Tudo isso o fez relembrar de um sonho: a seleção brasileira. “Eu passei por todas as seleções de categorias de base, mas ainda não fui lembrado pela principal. Eu sei que, no Terek, era quase impossível pensar em convocação. Os meus números no futebol russo até poderiam justificar uma lembrança, mas em um time pequeno da Rússia, dificilmente isso aconteceria. Agora, no Zenit, um clube grande, disputando os principais torneios europeus, pode acontecer”.
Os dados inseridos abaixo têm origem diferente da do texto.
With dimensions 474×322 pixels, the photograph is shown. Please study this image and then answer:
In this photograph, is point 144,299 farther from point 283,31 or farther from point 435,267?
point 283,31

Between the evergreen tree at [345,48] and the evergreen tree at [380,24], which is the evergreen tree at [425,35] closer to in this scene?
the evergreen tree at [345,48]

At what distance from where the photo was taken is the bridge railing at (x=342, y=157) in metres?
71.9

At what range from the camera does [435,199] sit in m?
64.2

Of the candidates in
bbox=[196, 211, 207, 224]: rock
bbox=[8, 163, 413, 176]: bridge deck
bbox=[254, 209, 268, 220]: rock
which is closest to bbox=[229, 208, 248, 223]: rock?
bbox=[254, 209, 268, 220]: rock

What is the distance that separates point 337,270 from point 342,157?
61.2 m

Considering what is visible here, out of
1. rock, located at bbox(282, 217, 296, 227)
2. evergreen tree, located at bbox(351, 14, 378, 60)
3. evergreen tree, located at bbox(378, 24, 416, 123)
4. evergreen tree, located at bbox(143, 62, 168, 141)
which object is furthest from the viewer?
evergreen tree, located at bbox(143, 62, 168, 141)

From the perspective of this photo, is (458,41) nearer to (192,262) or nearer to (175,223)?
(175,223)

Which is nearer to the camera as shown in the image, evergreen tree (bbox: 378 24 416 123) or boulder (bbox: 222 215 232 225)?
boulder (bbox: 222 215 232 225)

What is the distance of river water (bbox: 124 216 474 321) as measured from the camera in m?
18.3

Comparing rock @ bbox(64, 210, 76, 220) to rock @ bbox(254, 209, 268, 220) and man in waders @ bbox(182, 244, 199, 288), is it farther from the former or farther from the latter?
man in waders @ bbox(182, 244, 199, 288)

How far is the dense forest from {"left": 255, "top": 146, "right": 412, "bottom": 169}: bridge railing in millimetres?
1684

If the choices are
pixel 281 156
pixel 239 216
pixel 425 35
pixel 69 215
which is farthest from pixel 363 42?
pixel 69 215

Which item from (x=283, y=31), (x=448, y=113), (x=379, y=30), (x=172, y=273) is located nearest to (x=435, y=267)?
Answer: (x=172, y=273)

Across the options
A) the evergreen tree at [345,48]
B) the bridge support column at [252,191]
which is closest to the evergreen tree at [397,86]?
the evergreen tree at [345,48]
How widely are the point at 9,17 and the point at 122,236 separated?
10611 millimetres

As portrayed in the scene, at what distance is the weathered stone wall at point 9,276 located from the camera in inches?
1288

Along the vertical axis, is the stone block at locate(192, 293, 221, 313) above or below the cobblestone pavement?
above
A esperança é que a presença de Giuliano, um dos xodós de Tite, ajude. “Com o Hulk e, agora, com o Giuliano sempre sendo convocado, alguém da seleção vai sempre estar acompanhando o time, olhando as partidas. Eu posso chamar a atenção”. Para isso, porém, ele precisa reconquistar a posição de titular: “Eu comecei a temporada como titular, mas o novo técnico começou a fazer mudanças e, em uma delas, o time se acertou. Agora é seguir trabalhando para encontrar um lugar no time”.

Para quem desafiou a matemática com o time do Fluminense em 2009 e aprendeu em três meses um dos idiomas mais difíceis do mundo, não parece uma tarefa tão difícil.